## What to produce
Rewrite the stretch of entries from the line containing "Is (x=254, y=383)" through the end of the entries, replacing "nearest" with "closest" and leaving everything else unchanged.
━━━━━ Supplied records
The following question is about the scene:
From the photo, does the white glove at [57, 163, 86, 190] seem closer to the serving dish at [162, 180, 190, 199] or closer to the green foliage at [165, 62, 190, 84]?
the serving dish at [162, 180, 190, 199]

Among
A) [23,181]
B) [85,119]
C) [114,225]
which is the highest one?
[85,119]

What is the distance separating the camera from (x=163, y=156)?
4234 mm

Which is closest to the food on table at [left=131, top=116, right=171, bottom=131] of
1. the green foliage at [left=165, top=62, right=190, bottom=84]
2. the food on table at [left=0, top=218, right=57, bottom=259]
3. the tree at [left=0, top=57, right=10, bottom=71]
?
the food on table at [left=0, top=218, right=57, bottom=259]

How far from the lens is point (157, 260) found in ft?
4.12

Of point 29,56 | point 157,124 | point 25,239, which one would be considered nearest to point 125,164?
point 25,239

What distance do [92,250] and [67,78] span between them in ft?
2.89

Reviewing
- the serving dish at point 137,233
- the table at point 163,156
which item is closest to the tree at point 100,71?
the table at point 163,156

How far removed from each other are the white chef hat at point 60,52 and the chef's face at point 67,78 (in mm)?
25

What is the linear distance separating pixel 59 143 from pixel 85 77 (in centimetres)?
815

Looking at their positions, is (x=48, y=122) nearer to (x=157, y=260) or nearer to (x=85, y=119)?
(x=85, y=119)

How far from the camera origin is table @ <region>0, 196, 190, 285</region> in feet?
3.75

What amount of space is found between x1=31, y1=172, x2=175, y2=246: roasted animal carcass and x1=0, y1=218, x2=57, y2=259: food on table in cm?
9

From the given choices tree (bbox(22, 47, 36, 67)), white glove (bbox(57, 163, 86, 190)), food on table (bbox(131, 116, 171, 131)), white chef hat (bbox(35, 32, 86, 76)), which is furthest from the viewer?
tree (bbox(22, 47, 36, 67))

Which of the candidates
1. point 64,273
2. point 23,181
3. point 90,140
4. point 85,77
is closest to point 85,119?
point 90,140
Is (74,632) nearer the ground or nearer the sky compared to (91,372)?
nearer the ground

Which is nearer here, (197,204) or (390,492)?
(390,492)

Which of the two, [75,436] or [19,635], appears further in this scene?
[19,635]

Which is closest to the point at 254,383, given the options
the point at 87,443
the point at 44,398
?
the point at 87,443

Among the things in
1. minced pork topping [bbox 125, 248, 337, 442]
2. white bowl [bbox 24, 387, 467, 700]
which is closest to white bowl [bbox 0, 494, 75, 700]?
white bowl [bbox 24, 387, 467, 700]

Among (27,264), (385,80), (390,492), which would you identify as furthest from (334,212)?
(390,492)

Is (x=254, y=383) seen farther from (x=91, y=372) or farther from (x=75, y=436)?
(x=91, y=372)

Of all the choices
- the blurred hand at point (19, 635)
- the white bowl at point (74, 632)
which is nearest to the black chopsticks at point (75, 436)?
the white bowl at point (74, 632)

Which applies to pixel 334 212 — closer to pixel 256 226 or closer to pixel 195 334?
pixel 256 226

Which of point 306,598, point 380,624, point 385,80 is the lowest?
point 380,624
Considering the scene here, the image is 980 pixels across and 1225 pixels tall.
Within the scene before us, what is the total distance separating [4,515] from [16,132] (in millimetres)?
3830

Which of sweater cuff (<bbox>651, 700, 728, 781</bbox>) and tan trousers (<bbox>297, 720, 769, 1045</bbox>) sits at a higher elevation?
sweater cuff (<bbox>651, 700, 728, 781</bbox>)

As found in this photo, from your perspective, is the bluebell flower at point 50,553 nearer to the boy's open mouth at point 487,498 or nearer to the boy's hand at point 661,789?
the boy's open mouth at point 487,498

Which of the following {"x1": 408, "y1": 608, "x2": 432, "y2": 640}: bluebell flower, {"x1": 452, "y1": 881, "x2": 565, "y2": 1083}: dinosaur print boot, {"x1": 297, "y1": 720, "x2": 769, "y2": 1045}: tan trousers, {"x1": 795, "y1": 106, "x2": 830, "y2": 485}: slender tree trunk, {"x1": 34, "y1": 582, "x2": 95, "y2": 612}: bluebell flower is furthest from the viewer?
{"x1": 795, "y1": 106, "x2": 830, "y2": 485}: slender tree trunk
━━━━━━━━━━
## Exercise output
Is (x=254, y=383) seen farther from (x=91, y=372) or farther from (x=75, y=436)?
(x=91, y=372)

Of all the choices
- the blurred hand at point (19, 635)
- the white bowl at point (74, 632)
which is closest to the black chopsticks at point (75, 436)?
the white bowl at point (74, 632)

Which applies to pixel 334 212 — closer to pixel 256 226 or closer to pixel 195 334?
pixel 256 226

Which of point 306,598, point 380,624, point 385,80 is the lowest?
point 380,624
Considering the scene here, the image is 980 pixels across and 1225 pixels tall.
Within the scene before us, what is the total distance separating [4,515] from [16,132] (in millimetres)?
3830

Which of sweater cuff (<bbox>651, 700, 728, 781</bbox>) and tan trousers (<bbox>297, 720, 769, 1045</bbox>) sits at a higher elevation?
sweater cuff (<bbox>651, 700, 728, 781</bbox>)

As found in this photo, from your perspective, is the bluebell flower at point 50,553 nearer to the boy's open mouth at point 487,498 or nearer to the boy's hand at point 661,789?
the boy's open mouth at point 487,498

Which of the following {"x1": 408, "y1": 608, "x2": 432, "y2": 640}: bluebell flower, {"x1": 452, "y1": 881, "x2": 565, "y2": 1083}: dinosaur print boot, {"x1": 297, "y1": 720, "x2": 769, "y2": 1045}: tan trousers, {"x1": 795, "y1": 106, "x2": 830, "y2": 485}: slender tree trunk, {"x1": 34, "y1": 582, "x2": 95, "y2": 612}: bluebell flower is furthest from the viewer?
{"x1": 795, "y1": 106, "x2": 830, "y2": 485}: slender tree trunk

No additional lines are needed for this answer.